The guidelines suggest reserving procedures like G-POEM and gastric electrical stimulation for refractory cases. In your practice, how do you decide when a patient is “refractory” to medical therapy?
Dr. Staller: I define “refractory” with three anchors.
1. Adequate trials of foundational care: dietary optimization and glycemic control; an antiemetic; and at least one prokinetic at appropriate dose/duration (with intolerance documented if stopped early).
2. Persistent, function-limiting symptoms: ongoing nausea/vomiting, weight loss, dehydration, ER visits/hospitalizations, or malnutrition despite the above—ideally tracked with a validated instrument (e.g., GCSI) plus nutritional metrics.
3. Objective correlation: delayed emptying on a standardized 4-hour solid-meal study that aligns with the clinical picture (and medications that slow emptying addressed).
At that point, referral to a center with procedural expertise for G-POEM or consideration of gastric electrical stimulation becomes appropriate, with multidisciplinary evaluation (GI, nutrition, psychology, and, when needed, surgery).
What role do you see dietary modification and glycemic control playing alongside pharmacologic therapy in light of these recommendations?

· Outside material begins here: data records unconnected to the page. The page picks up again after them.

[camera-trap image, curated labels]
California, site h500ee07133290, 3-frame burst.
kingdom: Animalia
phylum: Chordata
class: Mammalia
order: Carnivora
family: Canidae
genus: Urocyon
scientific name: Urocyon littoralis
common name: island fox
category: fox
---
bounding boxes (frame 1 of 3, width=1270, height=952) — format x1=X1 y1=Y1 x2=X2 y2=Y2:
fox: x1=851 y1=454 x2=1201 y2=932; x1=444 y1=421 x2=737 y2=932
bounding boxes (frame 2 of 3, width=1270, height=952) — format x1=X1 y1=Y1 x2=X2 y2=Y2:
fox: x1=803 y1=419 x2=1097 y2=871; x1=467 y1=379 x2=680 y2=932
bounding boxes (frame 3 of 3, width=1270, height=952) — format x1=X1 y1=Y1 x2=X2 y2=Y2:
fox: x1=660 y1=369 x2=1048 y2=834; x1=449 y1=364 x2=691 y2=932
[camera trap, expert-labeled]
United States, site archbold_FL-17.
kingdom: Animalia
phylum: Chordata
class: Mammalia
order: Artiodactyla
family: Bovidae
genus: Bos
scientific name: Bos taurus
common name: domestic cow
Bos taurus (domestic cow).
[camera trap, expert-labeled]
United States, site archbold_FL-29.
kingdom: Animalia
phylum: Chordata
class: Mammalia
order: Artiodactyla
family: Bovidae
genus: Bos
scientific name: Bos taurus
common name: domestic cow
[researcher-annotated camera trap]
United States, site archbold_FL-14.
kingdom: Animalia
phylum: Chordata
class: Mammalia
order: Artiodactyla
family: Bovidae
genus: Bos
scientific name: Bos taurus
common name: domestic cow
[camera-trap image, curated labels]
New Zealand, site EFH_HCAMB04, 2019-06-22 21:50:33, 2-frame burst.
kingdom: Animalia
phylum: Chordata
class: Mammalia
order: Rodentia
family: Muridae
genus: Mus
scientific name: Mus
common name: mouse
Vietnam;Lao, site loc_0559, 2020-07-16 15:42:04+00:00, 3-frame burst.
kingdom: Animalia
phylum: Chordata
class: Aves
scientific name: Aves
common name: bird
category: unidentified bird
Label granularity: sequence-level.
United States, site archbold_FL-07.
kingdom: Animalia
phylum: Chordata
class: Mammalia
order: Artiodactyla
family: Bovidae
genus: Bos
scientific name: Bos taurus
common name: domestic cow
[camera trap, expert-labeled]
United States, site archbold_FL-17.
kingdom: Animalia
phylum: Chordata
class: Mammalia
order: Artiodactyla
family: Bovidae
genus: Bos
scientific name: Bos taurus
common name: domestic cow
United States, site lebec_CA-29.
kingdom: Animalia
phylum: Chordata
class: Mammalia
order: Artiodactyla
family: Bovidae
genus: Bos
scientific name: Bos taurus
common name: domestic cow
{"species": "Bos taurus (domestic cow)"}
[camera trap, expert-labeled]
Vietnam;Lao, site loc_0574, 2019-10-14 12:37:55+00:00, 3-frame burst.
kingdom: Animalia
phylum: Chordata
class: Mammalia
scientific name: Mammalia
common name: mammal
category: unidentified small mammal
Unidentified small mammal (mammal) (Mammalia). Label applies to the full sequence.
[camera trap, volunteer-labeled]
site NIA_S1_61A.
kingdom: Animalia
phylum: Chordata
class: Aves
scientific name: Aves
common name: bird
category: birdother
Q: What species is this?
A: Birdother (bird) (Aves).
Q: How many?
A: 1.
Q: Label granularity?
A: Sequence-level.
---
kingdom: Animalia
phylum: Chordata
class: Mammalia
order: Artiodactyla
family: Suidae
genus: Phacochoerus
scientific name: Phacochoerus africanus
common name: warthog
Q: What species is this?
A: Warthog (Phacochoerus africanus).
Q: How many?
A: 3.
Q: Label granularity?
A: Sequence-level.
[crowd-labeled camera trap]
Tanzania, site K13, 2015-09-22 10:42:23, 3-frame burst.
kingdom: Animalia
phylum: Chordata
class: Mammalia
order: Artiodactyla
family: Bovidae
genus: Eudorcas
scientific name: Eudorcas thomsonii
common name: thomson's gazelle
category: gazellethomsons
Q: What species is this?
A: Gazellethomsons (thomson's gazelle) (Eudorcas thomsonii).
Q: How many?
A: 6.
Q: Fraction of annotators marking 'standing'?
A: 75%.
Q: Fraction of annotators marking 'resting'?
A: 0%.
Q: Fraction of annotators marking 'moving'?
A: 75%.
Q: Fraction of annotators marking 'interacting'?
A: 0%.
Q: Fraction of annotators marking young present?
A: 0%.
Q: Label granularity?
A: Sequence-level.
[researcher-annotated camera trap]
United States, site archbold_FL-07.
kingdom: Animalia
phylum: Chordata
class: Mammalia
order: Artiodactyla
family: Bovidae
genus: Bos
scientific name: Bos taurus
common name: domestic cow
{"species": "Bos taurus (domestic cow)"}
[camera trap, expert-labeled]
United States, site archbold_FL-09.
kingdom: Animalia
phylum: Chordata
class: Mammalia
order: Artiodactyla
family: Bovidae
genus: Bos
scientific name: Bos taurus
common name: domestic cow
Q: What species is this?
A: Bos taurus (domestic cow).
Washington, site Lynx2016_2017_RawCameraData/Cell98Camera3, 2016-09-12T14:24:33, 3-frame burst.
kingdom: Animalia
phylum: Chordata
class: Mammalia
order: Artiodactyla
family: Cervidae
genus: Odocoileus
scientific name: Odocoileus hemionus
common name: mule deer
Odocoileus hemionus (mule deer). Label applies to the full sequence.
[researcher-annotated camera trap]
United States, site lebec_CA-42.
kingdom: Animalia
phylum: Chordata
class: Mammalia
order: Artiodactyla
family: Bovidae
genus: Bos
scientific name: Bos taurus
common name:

Dr. Staller: They’re the bedrock. A small-particle, lower-fat, calorie-dense diet—often leaning on nutrient-rich liquids—can meaningfully reduce symptom burden. Partnering with dietitians early pays dividends. For diabetes, tighter glycemic control can improve gastric emptying and symptoms; I explicitly review medications that can slow emptying (e.g., opioids; consider timing/necessity of GLP-1 receptor agonists) and encourage continuous glucose monitor-informed adjustments. Pharmacotherapy sits on top of those pillars; without them, medications will likely underperform.
The guideline notes “considerable unmet need” in gastroparesis treatment. Where do you think future therapies or research are most urgently needed?
Dr. Staller: I see three major areas.
1. Truly durable prokinetics: agents that improve emptying and symptoms over months, with better safety than legacy options (e.g., next-gen motilin/ghrelin agonists, better-studied 5-HT4 strategies).
2. Endotyping and biomarkers: we need to stop treating all gastroparesis as one disease. Clinical, physiologic, and microbiome/omic signatures that predict who benefits from which therapy (drug vs G-POEM vs GES) would transform care.
3. Patient-centered trials: larger, longer RCTs that prioritize validated symptom and quality-of-life outcomes, include nutritional endpoints, and reflect real-world medication confounders.
Our guideline intentionally highlights these gaps to hopefully catalyze better trials and smarter referral pathways.
Dr. Staller is with the Division of Gastroenterology, Massachusetts General Hospital and Harvard Medical School, Boston.